25/01/2008 (AllAfrica.com) - The decision by the European Union not to review its controversial biofuel consumption targets is expected to pile more pressure on the critically low global cereal stocks, analysts said.

A new climate change plan released by the EU indicates that Europe remains committed to switching 10 per cent of all transport fuel to biofuels by 2020.
 
The target was first set in March last year but growing criticism of the environmental impact of biofuels and their threat to food security had raised expectations that it would be revise.

Rising production of corn and sugar-based ethanol has been partly blamed for the recent rise in prices of major crops like wheat, corn and edible oils. The United States, the world's biggest corn exporter, increased the area under maize cultivation by 18 per cent last year, partly to meet ethanol demand.

That is said to have reduced the area under cultivation for other food crops. Food experts said that if EU biofuel targets and those of other countries such as the US are achieved, food prices will rise much more, threatening the future supply of major importers, including much of Africa.

Last week the EU's environment commissioner Stavros Dimas admitted in a BBC interview that the 27-nation bloc had underestimated the danger to rainforests and the risk of forcing up food prices from its policy of setting targets for the use of biofuels.

"We have seen that the environmental problems caused by biofuels and also the social problems are bigger than we thought they were. So we have to move very carefully," he told the BBC.

His admission was followed this week by a UK government report concluding that biofuels are generally "an expensive and ineffective way" to cut greenhouse gas emissions when compared to other policies.

It also stressed that producing first generation biofuels, such as those made from sugar, corn or palm oil, were likely to cause increasing food prices and insecurity.

Researchers at the International Food Policy Research Institute in Washington warned in December that if current plans for biofuel production by leading producers like the EU and US are achieved, corn prices will increase by 26 per cent by 2020.
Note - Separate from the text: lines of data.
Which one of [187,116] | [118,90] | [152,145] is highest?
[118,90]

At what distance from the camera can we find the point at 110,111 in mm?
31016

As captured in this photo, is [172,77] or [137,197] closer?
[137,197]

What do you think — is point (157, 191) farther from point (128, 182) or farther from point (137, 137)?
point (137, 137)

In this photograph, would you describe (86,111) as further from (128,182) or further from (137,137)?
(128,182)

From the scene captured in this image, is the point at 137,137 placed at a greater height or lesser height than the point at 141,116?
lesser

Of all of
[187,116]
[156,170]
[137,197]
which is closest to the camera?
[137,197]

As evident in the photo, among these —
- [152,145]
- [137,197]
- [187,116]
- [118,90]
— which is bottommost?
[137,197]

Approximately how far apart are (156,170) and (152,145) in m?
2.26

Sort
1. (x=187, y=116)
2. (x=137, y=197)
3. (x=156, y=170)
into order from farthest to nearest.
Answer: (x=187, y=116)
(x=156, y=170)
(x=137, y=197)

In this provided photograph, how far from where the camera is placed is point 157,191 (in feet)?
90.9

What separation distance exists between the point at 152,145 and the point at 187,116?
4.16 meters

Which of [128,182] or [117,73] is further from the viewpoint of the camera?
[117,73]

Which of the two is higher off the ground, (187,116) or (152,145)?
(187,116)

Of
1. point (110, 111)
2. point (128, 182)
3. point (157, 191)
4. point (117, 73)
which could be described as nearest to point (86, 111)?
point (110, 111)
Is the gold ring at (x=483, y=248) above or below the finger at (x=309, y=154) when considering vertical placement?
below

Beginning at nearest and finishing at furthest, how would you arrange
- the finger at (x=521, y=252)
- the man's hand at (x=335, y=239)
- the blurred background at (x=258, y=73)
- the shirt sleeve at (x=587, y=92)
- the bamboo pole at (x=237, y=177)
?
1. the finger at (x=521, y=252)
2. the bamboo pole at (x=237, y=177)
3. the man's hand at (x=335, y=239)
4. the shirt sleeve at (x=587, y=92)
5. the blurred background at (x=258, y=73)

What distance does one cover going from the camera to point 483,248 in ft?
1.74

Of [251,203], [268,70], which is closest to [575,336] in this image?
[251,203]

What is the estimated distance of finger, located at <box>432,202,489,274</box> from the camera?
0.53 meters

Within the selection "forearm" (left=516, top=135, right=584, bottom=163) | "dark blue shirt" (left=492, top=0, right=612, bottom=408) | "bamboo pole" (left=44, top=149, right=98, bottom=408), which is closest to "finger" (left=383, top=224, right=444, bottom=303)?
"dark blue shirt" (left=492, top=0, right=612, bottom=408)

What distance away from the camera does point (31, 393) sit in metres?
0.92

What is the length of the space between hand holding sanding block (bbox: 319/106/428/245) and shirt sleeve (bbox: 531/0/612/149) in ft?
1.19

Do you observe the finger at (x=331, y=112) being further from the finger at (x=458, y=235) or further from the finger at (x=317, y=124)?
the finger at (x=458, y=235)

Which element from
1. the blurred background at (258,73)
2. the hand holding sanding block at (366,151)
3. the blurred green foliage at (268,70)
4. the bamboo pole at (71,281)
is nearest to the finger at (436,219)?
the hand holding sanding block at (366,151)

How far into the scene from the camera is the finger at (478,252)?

If however biofuel production exceeds those targets, prices could go up by as much as 72 per cent.

Producers of biofuels argue that they can reduce greenhouse gas emissions, because the plants they are made from absorb carbon dioxide from the air. But a number of studies have raised doubts about just how much benefit will be gained from consuming fuel derived from the most popular biofuels derived from palm oil or corn.

Research published in the journal Science this month warned that such biofuels could have a greater environmental impact than burning fossil fuels.

Although the fuels themselves emitted fewer greenhouse gases, they had higher costs in terms of biodiversity loss and destruction of farmland.

Other studies have suggested that using corn-derived ethanol does not necessarily even reduce greenhouse gas emissions. Growing crops like corn and sugarcane and converting them to ethanol requires energy, which will result in greenhouse gas emissions. It remains unclear if the total carbon footprint of bioethanol is actually less than that of fossil fuels.

Biofuel producers in Kenya are focusing on the oil-producing jatropha plant and stress that increasing growth of the plant will not put pressure on food security as it will be grown on waste land rather than areas used for food crops.

However, no-one has yet started producing jatropha fuel in significant amounts and it remains unknown how development of the sector will impact on the local environment.

"It's a new market and a new crop and the refining of jatropha oil into biodiesel is a new, unproven technology in Africa," Hugo Verkuijl, chief executive of Mali Biocarburant, a start-up company, told Business Daily last year.

In its report, 'Are biofuels sustainable?', the UK government's environmental audit committee advised however that Britain should concentrate on the use of sustainable biofuels such as waste vegetable oil and the development of more efficient biofuel technologies.